● DATA FOR PROCESSING

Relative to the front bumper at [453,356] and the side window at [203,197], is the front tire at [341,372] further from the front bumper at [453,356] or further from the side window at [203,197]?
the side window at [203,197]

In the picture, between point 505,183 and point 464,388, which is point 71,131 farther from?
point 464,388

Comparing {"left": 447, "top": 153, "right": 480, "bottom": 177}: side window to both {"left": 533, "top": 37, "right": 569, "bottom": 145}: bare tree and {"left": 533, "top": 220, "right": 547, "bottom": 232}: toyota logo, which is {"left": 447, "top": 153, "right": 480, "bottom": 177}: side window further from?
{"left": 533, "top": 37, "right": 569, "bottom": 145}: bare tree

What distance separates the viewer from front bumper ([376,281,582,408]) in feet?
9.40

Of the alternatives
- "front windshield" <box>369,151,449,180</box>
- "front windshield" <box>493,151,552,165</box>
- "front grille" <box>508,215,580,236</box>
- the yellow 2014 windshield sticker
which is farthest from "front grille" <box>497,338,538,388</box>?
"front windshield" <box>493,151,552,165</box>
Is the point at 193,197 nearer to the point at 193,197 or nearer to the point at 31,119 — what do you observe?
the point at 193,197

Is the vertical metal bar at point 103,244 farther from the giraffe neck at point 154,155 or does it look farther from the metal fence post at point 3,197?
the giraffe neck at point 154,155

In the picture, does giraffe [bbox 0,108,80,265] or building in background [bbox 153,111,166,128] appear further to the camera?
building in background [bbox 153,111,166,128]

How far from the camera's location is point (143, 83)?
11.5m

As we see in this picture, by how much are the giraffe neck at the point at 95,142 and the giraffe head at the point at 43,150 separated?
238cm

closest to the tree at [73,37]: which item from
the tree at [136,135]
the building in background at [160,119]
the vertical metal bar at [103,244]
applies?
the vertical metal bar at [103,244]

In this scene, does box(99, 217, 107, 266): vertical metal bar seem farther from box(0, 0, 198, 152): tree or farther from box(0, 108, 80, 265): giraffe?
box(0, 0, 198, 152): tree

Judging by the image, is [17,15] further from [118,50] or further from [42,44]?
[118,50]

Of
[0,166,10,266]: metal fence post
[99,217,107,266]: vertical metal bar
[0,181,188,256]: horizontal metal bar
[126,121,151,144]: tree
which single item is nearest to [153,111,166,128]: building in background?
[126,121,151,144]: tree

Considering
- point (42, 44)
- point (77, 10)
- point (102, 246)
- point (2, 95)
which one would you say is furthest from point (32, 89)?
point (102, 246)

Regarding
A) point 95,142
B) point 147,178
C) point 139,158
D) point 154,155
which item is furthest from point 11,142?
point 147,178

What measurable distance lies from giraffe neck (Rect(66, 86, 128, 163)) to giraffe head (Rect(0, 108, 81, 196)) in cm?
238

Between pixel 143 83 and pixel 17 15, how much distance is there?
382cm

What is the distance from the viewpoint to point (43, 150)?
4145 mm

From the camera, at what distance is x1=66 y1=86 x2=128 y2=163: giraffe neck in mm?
* * *
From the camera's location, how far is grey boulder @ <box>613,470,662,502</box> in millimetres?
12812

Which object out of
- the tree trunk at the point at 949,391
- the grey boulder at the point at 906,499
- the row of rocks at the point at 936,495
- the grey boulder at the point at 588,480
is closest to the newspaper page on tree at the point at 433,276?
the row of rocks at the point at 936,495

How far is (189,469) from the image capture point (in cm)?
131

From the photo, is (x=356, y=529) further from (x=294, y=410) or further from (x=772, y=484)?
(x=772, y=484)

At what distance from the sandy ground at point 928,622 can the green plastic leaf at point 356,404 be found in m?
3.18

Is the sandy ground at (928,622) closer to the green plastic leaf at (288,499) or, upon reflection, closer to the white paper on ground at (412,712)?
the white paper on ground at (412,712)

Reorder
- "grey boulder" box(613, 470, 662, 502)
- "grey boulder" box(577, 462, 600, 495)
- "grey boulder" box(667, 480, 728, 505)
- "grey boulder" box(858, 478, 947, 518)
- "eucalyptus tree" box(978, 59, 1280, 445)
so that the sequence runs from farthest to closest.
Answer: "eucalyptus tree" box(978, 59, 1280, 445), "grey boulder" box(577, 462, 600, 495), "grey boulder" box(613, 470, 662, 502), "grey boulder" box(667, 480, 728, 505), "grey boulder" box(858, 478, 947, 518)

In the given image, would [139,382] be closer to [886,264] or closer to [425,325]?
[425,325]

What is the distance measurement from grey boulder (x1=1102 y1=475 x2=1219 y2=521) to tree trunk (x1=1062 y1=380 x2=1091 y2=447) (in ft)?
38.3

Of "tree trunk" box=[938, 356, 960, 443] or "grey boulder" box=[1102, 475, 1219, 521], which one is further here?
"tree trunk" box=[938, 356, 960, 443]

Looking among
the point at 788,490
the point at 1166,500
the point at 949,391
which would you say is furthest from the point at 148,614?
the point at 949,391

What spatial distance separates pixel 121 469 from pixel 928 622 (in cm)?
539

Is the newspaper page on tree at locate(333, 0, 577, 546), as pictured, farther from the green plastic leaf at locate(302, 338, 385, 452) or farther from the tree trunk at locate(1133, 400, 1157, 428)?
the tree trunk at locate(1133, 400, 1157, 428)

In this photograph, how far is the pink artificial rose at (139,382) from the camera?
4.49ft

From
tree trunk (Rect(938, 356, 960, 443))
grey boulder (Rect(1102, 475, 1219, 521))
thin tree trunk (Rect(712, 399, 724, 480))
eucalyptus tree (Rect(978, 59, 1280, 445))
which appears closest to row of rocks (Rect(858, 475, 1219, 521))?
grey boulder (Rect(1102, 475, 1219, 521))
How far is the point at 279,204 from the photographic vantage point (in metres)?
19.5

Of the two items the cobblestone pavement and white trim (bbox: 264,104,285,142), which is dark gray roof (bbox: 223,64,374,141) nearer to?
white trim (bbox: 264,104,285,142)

● PROBLEM REQUIREMENTS
Copy the rows again, beginning at the line that has "Of the alternatives" and stopping after the line that has "From the camera, at". Switch "metal fence post" to "metal railing post" throughout and leave everything else unchanged.

● RESPONSE BELOW
Of the alternatives
- "front windshield" <box>369,151,449,180</box>
- "front windshield" <box>493,151,552,165</box>
- "front grille" <box>508,215,580,236</box>
- the yellow 2014 windshield sticker
which is farthest from "front grille" <box>497,338,538,388</box>?
"front windshield" <box>493,151,552,165</box>
Is the point at 193,197 nearer to the point at 193,197 or nearer to the point at 31,119 — what do you observe?
the point at 193,197

Is the vertical metal bar at point 103,244 farther from the giraffe neck at point 154,155 or does it look farther from the metal railing post at point 3,197?
the giraffe neck at point 154,155

In the picture, does giraffe [bbox 0,108,80,265] or building in background [bbox 153,111,166,128] appear further to the camera?
building in background [bbox 153,111,166,128]

How far from the camera's location is point (143, 83)?
11.5m

As we see in this picture, by how much are the giraffe neck at the point at 95,142 and the giraffe head at the point at 43,150 separated?
238cm

closest to the tree at [73,37]: which item from
the tree at [136,135]
the building in background at [160,119]
the vertical metal bar at [103,244]
applies?
the vertical metal bar at [103,244]

In this scene, does box(99, 217, 107, 266): vertical metal bar seem farther from box(0, 0, 198, 152): tree or farther from box(0, 108, 80, 265): giraffe?
box(0, 0, 198, 152): tree

Judging by the image, is [17,15] further from [118,50] or further from [42,44]?
[118,50]

Of
[0,166,10,266]: metal railing post
[99,217,107,266]: vertical metal bar
[0,181,188,256]: horizontal metal bar
[126,121,151,144]: tree
which single item is nearest to [153,111,166,128]: building in background?
[126,121,151,144]: tree

Considering
- point (42, 44)
- point (77, 10)
- point (102, 246)
- point (2, 95)
which one would you say is furthest from point (32, 89)?
point (102, 246)

Regarding
A) point 95,142
B) point 147,178
C) point 139,158
D) point 154,155
which item is furthest from point 11,142?
point 147,178

What measurable distance lies from giraffe neck (Rect(66, 86, 128, 163)) to giraffe head (Rect(0, 108, 81, 196)) in cm?
238

Between pixel 143 83 and pixel 17 15, how much distance is there?
382cm

What is the distance from the viewpoint to point (43, 150)?
4145 mm

From the camera, at what distance is x1=66 y1=86 x2=128 y2=163: giraffe neck in mm?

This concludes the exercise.